Next month, the Taoiseach is expected to attend the ceremonial opening of the Liffey Valley Shopping Centre, which began trading yesterday. Mr Ahern's eyes may well be gladdened by the sight of another gleaming new symbol of economic success - and he will undoubtedly welcome the centre's provision of more than 3,000 jobs on Dublin's western outskirts. He may also commend its exemplary attention to the needs of wheelchair-users and its excellent childcare facilities. But he will also notice the routine preponderance of British-based chain stores; and he will also surely be aware of the misgivings shared by many people about Ireland's rush to embrace the Anglo-American culture of the out-of-town shopping mall.
The Liffey Valley centre is strategically sited at the intersection of the M50 and the N4. The first phase of the 180-acre complex comprises more than 70 shops and stores and its developers are able to trumpet several superlatives: the Republic's first out-of-town Marks & Spencer; its first C &A store; its largest Boots. By the time the centre is completed, in about four years' time, a 140-bedroom hotel, a leisure centre, a multiplex cinema and, perhaps inevitably, a vast "themed" pub will have been added. There is already a fast-food zone bizarrely entitled "South Beach", with seating for 600 people.
There are also plans for a "motor mall" housing six car dealerships under one roof - an apt symbol of the new development. For although its promoters are keen to stress that the centre is served by 12 Dublin Bus routes, it is pre-eminently about shopping by car and that fact is a prime source of misgivings about Liffey Valley and the many other American-style malls that have sprouted in recent years. While such places market themselves on their supposed ease of access, they are a proven contributor to traffic congestion on city fringes.
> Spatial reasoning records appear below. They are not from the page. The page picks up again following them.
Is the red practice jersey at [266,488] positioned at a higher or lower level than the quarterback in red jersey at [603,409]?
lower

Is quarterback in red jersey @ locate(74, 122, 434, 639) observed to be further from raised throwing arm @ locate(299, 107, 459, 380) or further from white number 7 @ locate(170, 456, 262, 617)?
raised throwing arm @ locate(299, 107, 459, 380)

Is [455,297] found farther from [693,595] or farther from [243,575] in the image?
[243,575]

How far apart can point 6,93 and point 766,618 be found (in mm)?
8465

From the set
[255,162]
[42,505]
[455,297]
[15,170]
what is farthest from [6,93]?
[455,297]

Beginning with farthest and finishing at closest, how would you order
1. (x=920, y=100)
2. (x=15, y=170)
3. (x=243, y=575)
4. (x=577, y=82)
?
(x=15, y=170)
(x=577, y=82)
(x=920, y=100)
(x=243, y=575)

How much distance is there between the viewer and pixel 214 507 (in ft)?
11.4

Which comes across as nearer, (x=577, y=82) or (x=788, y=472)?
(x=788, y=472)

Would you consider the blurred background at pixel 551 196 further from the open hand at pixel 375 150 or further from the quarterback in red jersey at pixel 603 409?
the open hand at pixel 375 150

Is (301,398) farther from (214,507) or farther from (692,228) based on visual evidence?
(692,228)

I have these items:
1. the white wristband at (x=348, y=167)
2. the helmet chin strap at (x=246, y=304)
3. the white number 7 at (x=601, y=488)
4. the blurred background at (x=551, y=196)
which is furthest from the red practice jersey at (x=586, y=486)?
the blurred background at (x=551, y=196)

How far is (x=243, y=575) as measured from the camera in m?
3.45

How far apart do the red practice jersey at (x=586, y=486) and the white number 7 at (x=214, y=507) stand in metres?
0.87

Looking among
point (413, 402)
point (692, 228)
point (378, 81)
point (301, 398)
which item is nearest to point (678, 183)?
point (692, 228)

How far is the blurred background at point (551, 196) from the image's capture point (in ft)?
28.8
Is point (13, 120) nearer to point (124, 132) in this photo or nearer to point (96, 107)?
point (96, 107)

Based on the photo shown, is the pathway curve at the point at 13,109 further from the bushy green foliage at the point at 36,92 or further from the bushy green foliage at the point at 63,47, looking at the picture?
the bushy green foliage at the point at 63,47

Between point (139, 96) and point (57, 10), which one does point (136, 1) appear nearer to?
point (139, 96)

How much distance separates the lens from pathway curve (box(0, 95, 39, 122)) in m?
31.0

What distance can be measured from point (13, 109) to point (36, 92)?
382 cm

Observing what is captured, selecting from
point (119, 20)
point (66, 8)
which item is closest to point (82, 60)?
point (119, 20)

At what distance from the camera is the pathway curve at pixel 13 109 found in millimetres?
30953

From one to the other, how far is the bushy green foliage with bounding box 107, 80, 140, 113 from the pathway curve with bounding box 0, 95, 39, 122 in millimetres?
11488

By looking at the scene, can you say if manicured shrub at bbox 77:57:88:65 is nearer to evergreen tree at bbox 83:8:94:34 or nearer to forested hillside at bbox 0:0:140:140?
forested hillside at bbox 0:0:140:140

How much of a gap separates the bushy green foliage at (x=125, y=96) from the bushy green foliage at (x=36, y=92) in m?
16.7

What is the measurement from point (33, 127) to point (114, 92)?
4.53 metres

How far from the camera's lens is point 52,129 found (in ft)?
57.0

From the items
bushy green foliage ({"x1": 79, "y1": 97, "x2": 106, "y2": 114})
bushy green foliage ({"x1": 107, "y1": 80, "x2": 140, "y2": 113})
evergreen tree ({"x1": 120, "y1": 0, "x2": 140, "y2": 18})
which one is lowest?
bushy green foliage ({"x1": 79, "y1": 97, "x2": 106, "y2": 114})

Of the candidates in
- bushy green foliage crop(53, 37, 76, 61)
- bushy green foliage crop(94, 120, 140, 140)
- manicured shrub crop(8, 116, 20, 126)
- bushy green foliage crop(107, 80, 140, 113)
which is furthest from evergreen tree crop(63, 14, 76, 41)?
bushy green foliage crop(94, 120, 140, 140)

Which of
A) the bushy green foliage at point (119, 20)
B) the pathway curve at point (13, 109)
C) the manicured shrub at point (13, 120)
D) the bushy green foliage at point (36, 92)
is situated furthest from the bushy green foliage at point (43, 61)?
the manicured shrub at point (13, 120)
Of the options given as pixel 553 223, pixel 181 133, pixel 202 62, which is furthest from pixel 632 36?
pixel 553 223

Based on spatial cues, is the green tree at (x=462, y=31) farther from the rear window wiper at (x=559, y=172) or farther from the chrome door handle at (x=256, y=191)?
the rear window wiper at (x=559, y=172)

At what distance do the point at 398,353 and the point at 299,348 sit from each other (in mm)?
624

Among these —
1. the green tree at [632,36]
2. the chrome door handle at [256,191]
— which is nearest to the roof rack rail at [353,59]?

On a broader scale, there are doubts about the wisdom of permitting such developments at a time when the urban renewal policies of successive governments have succeeded in bringing new life to the centres of our cities and towns. And there is concern also about the growing cross-channel colonisation of Irish shopping. Less than two months ago, a report from the Department of Enterprise revealed that Tesco held nearly 25 per cent of the market for groceries just a year after acquiring the Quinnsworth/Crazy Prices chain. According to Forfas, British multiples are likely to increase their share of the Irish grocery market to 50 per cent "in the short to medium term".
Facts such as these clearly weighed heavily with the Minister for the Environment, Mr Dempsey, when he decided in June to restrict the size of new supermarkets to 3,000 square metres pending a review of the implications of large-scale shopping centres. RGDATA, the body representing independent grocers, is lobbying to have this limit made permanent. In the meantime, as shoppers sample the attractions of Dublin's latest mall, many of the questions prompted by its arrival will be explored again next month when An Bord Pleanala hears objections to the proposed enlargement of the city's first purpose-built shopping centre, erected in Stillorgan 32 years ago.